*Stored records*.

************

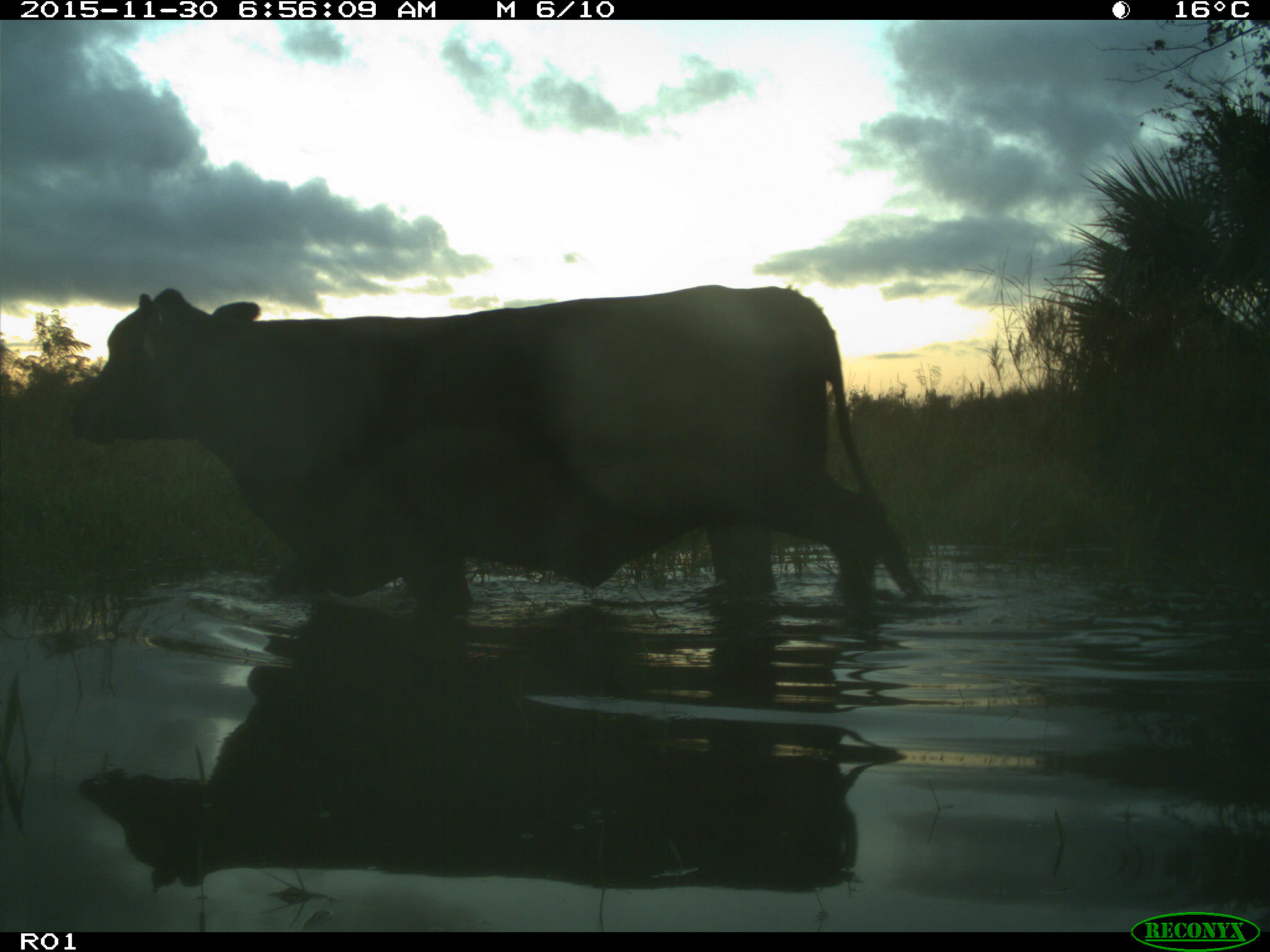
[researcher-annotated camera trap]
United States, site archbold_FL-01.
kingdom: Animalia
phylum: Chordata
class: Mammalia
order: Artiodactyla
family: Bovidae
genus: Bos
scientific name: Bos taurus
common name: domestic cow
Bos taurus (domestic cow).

************

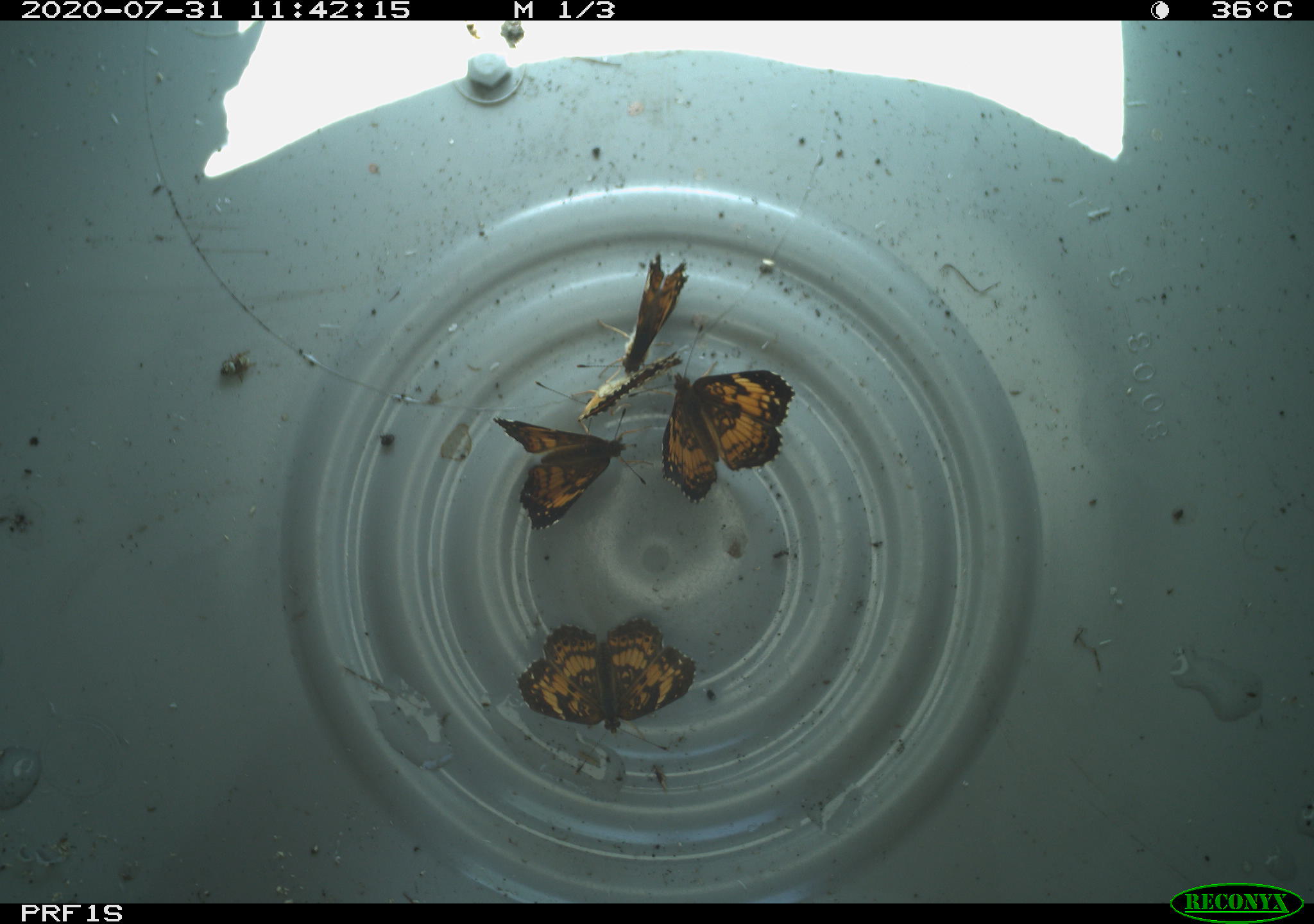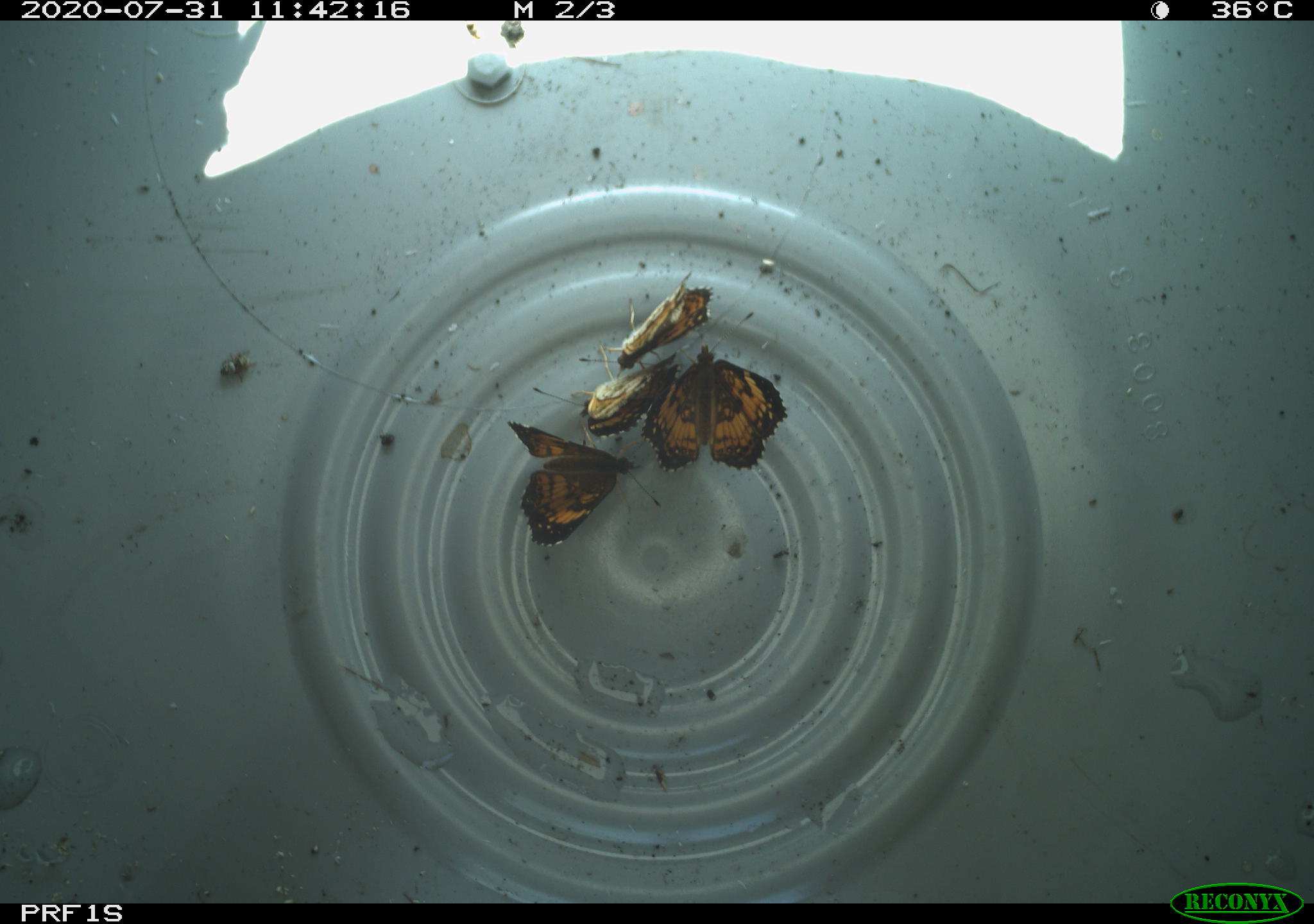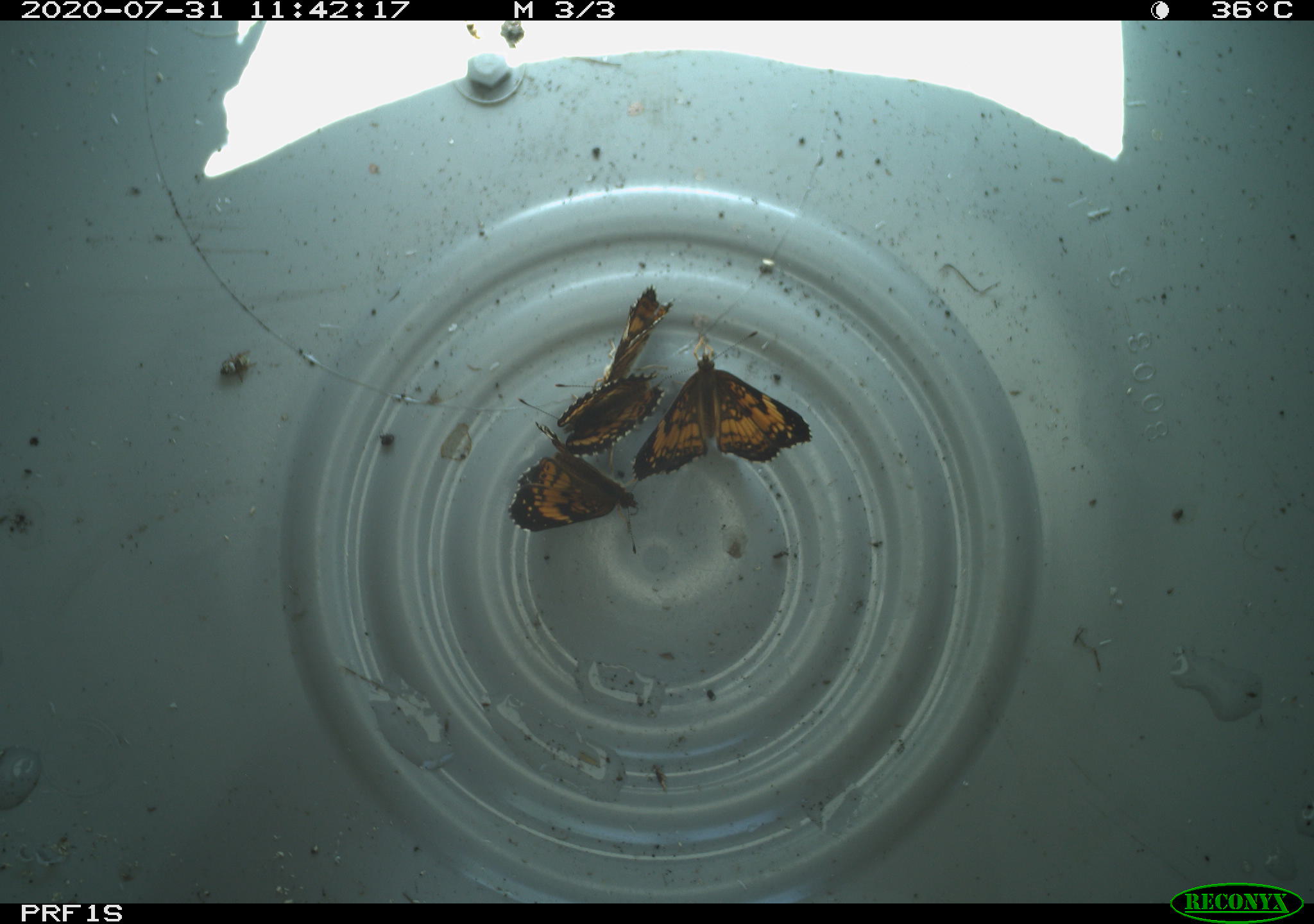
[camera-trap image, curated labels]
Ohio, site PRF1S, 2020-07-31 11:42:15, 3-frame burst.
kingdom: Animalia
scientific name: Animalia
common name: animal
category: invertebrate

************

*Aim of the exercise*.
Search the records above for the string "trap". Copy every line that contains it.

*Written reply*.
[researcher-annotated camera trap]
[camera-trap image, curated labels]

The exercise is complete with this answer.